> [GOAL OF THE EXERCISE]
Below are the records; copy each line in which "China" occurs.

--- EXTRACTED ENTRIES ---

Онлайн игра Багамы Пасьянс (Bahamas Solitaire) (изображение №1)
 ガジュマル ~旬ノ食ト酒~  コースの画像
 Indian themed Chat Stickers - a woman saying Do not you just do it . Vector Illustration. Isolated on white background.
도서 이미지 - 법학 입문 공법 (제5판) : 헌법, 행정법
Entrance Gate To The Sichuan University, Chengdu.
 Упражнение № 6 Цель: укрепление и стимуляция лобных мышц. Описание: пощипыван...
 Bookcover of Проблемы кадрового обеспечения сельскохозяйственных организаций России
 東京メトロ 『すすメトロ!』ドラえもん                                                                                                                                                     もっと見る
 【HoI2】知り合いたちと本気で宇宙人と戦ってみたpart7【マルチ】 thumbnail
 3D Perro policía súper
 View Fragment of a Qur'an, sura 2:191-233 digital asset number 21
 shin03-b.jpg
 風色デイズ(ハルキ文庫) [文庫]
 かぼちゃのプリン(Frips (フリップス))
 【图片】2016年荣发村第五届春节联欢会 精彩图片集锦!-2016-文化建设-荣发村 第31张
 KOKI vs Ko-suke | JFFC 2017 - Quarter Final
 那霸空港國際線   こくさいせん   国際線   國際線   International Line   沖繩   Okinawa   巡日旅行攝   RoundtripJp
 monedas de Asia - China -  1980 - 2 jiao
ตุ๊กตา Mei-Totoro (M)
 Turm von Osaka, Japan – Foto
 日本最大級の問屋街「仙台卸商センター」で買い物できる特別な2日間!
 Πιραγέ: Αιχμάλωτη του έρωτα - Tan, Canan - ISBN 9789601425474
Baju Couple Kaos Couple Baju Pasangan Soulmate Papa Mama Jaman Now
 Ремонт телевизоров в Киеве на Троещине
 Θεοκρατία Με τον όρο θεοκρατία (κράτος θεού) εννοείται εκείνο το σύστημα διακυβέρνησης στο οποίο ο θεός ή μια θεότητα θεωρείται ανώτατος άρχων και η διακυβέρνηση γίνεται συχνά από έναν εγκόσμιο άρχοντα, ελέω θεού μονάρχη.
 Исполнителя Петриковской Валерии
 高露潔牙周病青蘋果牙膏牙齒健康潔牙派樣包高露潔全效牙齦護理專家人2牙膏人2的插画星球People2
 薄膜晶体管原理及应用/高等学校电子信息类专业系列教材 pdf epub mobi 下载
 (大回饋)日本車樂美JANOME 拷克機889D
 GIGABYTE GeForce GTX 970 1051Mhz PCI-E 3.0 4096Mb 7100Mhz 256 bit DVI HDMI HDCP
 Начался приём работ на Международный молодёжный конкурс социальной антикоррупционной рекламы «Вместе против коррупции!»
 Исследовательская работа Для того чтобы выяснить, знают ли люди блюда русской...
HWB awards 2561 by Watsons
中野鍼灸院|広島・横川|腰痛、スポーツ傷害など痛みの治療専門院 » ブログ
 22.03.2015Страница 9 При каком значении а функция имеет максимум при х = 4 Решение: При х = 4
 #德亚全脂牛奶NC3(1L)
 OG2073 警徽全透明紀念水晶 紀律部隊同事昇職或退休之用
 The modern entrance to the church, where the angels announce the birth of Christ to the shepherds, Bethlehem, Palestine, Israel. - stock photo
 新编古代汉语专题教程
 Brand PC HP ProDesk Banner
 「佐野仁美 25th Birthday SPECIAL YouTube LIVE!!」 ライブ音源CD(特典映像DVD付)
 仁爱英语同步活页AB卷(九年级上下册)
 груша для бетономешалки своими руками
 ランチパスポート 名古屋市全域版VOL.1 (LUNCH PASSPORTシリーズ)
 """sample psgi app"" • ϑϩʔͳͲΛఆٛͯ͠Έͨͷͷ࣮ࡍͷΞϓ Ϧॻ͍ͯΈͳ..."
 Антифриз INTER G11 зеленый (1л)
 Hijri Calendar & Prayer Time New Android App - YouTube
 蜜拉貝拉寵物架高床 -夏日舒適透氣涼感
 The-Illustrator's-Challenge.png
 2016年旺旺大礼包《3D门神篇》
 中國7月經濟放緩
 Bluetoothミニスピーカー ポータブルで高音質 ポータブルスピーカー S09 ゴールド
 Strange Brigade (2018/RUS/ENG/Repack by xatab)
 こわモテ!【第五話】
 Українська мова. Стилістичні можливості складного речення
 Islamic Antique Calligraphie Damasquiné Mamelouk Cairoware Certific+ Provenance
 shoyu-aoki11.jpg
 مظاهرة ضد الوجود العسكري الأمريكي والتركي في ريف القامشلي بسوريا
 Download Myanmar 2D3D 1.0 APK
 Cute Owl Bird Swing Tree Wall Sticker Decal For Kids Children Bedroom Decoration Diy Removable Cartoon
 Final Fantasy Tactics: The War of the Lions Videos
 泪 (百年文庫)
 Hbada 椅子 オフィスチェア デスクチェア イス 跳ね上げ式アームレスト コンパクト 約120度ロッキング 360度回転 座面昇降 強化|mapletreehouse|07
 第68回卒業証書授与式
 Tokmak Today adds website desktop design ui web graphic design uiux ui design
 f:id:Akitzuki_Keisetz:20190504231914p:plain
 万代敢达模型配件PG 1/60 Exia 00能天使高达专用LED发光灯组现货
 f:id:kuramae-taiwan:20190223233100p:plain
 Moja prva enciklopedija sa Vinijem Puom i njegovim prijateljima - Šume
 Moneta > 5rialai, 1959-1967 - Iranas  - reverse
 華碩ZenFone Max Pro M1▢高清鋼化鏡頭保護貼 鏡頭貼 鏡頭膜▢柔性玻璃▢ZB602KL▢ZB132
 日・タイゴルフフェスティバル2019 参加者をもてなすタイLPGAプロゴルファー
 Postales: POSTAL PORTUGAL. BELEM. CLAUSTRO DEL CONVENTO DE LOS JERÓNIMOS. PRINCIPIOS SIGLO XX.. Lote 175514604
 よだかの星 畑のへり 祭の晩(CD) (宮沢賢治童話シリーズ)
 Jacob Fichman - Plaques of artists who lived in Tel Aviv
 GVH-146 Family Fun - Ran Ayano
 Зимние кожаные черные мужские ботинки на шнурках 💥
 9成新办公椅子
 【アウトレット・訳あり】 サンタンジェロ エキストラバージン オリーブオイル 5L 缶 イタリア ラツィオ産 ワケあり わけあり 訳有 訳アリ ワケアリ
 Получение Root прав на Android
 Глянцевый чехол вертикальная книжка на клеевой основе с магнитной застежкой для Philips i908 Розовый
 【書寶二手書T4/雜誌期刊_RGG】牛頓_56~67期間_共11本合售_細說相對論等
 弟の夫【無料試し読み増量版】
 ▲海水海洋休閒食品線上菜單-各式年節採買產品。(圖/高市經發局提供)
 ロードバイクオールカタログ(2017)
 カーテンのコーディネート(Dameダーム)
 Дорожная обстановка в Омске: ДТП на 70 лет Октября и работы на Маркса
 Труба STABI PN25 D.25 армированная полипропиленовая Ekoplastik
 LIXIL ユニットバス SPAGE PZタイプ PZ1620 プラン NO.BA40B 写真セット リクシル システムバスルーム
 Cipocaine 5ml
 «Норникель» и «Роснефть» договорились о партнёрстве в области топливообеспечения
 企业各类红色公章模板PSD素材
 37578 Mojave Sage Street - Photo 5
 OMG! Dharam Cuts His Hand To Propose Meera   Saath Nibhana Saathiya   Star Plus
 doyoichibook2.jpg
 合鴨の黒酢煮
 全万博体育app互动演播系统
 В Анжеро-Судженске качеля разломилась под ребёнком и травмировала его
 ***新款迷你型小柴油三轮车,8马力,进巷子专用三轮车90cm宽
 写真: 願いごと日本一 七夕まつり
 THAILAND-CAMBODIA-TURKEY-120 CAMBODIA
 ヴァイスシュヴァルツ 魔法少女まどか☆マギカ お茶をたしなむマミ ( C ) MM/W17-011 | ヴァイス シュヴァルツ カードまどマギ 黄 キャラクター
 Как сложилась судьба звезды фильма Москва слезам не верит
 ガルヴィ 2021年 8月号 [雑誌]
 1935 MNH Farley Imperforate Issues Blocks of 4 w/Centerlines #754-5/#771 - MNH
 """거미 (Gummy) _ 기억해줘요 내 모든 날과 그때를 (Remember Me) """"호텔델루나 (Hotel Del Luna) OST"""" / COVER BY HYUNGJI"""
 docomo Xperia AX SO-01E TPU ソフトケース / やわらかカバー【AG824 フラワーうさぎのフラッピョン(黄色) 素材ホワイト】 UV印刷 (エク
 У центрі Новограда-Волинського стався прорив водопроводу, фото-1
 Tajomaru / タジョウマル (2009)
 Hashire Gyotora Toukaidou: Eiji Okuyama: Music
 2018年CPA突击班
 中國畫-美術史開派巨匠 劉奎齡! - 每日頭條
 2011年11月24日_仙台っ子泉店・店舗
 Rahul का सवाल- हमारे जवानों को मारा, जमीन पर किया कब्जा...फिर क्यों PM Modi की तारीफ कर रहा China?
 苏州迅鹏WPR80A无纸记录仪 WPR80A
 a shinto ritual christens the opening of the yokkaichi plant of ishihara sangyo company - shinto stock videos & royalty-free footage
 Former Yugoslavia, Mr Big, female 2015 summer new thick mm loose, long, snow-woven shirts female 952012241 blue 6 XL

---

> [YOUR SOLUTION]
 monedas de Asia - China -  1980 - 2 jiao
 Rahul का सवाल- हमारे जवानों को मारा, जमीन पर किया कब्जा...फिर क्यों PM Modi की तारीफ कर रहा China?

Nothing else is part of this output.